Infinite families of optimal and minimal codes over rings using simplicial complexes

TL;DR

This paper constructs infinite families of optimal and minimal codes over rings using simplicial complexes, characterizes their parameters, and derives numerous linear codes over finite fields with desirable properties.

Contribution

It introduces new infinite families of codes over rings via simplicial complexes and analyzes their parameters, weight distributions, and optimality, including self-orthogonality conditions.

Findings

Complete Lee weight distributions for certain codes.

Many codes satisfy Ashikhmin-Barg's minimality condition.

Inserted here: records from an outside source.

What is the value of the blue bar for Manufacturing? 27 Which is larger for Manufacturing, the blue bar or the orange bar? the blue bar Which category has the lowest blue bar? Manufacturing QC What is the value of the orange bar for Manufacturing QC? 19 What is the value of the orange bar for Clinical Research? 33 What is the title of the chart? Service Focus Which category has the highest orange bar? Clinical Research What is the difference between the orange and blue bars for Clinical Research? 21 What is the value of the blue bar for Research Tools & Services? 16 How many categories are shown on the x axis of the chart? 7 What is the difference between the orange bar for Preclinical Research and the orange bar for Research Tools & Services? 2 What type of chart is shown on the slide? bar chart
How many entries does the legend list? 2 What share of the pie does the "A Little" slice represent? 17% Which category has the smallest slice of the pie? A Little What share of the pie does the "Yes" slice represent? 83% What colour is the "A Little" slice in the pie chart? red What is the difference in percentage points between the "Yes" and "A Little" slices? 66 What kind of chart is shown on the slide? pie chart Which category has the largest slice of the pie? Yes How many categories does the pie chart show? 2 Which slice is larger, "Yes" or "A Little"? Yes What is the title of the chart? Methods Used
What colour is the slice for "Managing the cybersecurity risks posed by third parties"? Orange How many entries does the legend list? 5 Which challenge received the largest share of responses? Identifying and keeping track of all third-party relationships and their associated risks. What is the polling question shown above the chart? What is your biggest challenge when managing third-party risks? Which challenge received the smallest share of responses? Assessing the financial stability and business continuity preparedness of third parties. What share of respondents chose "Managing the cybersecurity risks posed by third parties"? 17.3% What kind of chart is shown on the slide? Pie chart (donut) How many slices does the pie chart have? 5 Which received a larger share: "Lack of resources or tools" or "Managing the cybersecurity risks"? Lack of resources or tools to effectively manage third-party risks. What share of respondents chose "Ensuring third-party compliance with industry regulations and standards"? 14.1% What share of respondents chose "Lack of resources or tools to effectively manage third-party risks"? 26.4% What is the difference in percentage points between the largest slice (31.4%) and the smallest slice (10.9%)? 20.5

Two families of distance-optimal codes over finite fields.

Abstract

In this paper, several infinite families of codes over the extension of non-unital non-commutative rings are constructed utilizing general simplicial complexes. Thanks to the special structure of the defining sets, the principal parameters of these codes are characterized. Specially, when the employed simplicial complexes are generated by a single maximal element, we determine their Lee weight distributions completely. Furthermore, by considering the Gray image codes and the corresponding subfield-like codes, numerous of linear codes over $\mathbb{F}_q$ are also obtained, where $q$ is a prime power. Certain conditions are given to ensure the above linear codes are (Hermitian) self-orthogonal in the case of $q=2,3,4$. It is noteworthy that most of the derived codes over $\mathbb{F}_q$ satisfy the Ashikhmin-Barg's condition for minimality. Besides, we obtain two infinite families of distance-optimal codes over $\mathbb{F}_q$ with respect to the Griesmer bound.